The steel industry and the manufacturing world run in tandem.  Manufacturing has been sputtering in the United States and the steel industry is dependent on people buying cars, appliances, and building infrastructure.  The manufacturing sector has defected overseas to places like China and India because of cheap labor. The majority of the construction industry has stayed within the United States because of the superiority of the American made steel products.  Companies like Nucor have had a stranglehold on the construction industry because of the high quality, yet economically made steel that they were able to produce. The danger, as the article talks about, is the threat on the construction industry which has started to shift towards Chinese steel.  I think that if President Obama extends tariffs, it will have a temporary positive effect on the industry by putting China and the US on equal footing in terms of pricing, but what is the long term game?

While I agree that it is important for China and the United States to be on an equal playing field, I think that the bigger problem is the need for more planning within the industry to become a feasible and efficient producer of steel and employer of American jobs.  Assessing our risks of bringing in more capacity to the industry vs. not being a significant player will be something to watch for.  How does the industry help bring manufacturing jobs back into this country without a plan towards the future?


Main Article:

Supporting Articles:


To Invest or Not to Invest – That is the question

I was checking out the Financial Times of London today and found an interesting story about resurgence in the American steel industry due to the development of shale natural gas and oil supplies. Basically as you may or not know, there is a large energy revolution within the US in the form of capturing natural gas and oil supplies through a process called fracking. As part of this process, there is a significant need for steel tubes to act as a casing for the shafts into the ground a well as for the drilling machinery.  While this reinvestment in the US steel industry is being fueled by demand from the energy boom as well as the fuel itself being captured from this book, I think the real story is the potentially poor planning that is being brought to light by the story.

Steel Tube Production

One of the major examples of poor planning by American steel firms that lead to their downfall was the fact that they did not plan for the future of the industry or evolve processes as required to ensure their survival. From reading the article, it seems that this same chain of errors is taking place once again within the steel industry. While it is true that there is a renewed demand for steel due to this boom, the boom is quite limited and the number of players within the expansion along with the sheer volume itself will provide a significant challenge.  For example, the article quotes both the fact that expansion will increase the US’s steel tube production by 60 percent while it also remarks the fact that there will be a lot of shifting to producers at lower causing a cannibalization of the industry.

Upon reflection of this story, I think that there is almost an emotional high that is taking the place of logical analysis of the market place. Why is this so important for us to recognize in our studies of project management? As we have learned in class from our participation in the ever-changing project resource allocation exercise, the reality on the ground is ever changing.
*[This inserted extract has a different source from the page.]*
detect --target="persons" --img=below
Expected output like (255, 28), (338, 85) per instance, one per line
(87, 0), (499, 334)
I think firms that are currently expanding within the US Steel industry are not considering the overall impact of such expansions into a market place ripe for adoption by domestic producers which are already in a position to lock out competitors through locking up demand fueled by cheaper fuel sources.
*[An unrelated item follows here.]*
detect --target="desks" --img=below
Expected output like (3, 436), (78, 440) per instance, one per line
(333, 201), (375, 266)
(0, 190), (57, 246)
The second emotional link that can be observed in my opinion is the fact that many of these firms are all expanding and entering the market at the same time without a thought as to the long term demands. This also relates to our studies of needing to be fluid with how we handle projects. A relatable example would be how we react if our charitable projects were to derail? Would we stay the course or attempt to reignite our efforts through a totally new strategy?  What if a project at work implodes? Would you be able to make the necessary divestments to bring about a successful completion or perhaps a total scrapping of the effort?